◆ SET EXERCISE
Beginning at the line with "Roughly how far", output each line to the end of the listing below exactly, please.

## BEGIN

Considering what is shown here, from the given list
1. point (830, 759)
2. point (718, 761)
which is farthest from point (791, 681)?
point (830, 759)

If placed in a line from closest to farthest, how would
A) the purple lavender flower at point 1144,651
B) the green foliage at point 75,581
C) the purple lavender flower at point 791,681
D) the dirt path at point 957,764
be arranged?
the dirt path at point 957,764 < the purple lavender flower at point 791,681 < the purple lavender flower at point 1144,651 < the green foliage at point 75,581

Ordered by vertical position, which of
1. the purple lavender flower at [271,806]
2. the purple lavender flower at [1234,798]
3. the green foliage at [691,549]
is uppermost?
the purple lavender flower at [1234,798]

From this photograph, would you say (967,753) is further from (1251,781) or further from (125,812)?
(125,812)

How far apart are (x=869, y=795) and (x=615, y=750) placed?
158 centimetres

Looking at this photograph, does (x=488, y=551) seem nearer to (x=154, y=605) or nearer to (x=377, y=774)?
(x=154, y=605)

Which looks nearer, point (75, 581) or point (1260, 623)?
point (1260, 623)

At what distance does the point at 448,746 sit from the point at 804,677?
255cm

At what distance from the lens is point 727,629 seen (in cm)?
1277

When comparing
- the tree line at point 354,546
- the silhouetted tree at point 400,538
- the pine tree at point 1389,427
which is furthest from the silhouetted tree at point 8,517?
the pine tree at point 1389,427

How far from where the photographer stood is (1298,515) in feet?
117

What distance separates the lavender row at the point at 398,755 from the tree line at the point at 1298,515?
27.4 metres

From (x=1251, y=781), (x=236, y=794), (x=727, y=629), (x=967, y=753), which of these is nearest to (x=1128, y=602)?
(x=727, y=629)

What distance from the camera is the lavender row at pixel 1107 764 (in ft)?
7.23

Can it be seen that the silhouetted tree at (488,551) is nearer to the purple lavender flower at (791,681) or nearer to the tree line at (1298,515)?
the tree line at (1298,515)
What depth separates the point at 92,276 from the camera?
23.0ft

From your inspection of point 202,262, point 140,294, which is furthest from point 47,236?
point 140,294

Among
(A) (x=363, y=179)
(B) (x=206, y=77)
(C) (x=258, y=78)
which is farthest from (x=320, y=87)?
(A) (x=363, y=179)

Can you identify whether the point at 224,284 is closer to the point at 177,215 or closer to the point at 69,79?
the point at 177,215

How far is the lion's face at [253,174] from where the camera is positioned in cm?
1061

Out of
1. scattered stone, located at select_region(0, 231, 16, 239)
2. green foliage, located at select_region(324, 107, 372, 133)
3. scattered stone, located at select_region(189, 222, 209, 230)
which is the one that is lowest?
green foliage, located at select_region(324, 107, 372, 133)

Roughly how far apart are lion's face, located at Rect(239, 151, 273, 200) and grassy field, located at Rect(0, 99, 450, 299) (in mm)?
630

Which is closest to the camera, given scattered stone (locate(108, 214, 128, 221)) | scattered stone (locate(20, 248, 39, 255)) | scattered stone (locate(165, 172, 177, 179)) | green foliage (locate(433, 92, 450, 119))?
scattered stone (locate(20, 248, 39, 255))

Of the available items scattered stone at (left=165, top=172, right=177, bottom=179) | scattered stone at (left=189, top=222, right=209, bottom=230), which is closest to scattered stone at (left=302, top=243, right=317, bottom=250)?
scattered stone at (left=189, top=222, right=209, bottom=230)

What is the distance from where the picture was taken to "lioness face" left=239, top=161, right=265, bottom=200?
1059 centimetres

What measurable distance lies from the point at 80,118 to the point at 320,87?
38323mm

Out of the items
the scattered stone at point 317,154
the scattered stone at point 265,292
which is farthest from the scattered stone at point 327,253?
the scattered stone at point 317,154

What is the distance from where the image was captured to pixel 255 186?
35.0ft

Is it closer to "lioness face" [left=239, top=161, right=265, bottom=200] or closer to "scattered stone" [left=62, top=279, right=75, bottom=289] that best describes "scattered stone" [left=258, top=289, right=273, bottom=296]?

## END

◆ RESPONSE TO THIS EXERCISE
Roughly how far apart are lion's face, located at Rect(239, 151, 273, 200) and grassy field, located at Rect(0, 99, 450, 299) (in mm)?
630

Which is closest to the camera, given scattered stone (locate(108, 214, 128, 221)) | scattered stone (locate(20, 248, 39, 255)) | scattered stone (locate(165, 172, 177, 179)) | green foliage (locate(433, 92, 450, 119))?
scattered stone (locate(20, 248, 39, 255))

Of the available items scattered stone at (left=165, top=172, right=177, bottom=179) | scattered stone at (left=189, top=222, right=209, bottom=230), which is closest to scattered stone at (left=302, top=243, right=317, bottom=250)?
scattered stone at (left=189, top=222, right=209, bottom=230)

What is the distance from where the picture was taken to "lioness face" left=239, top=161, right=265, bottom=200?
1059 centimetres

What measurable distance lies from the point at 80,118 to the point at 320,87?
38323mm

Out of the items
the scattered stone at point 317,154
the scattered stone at point 265,292
which is farthest from the scattered stone at point 327,253?
the scattered stone at point 317,154

What is the distance from where the image was captured to pixel 255 186?
35.0ft

Is it closer to "lioness face" [left=239, top=161, right=265, bottom=200] or closer to "scattered stone" [left=62, top=279, right=75, bottom=289] that best describes "scattered stone" [left=258, top=289, right=273, bottom=296]?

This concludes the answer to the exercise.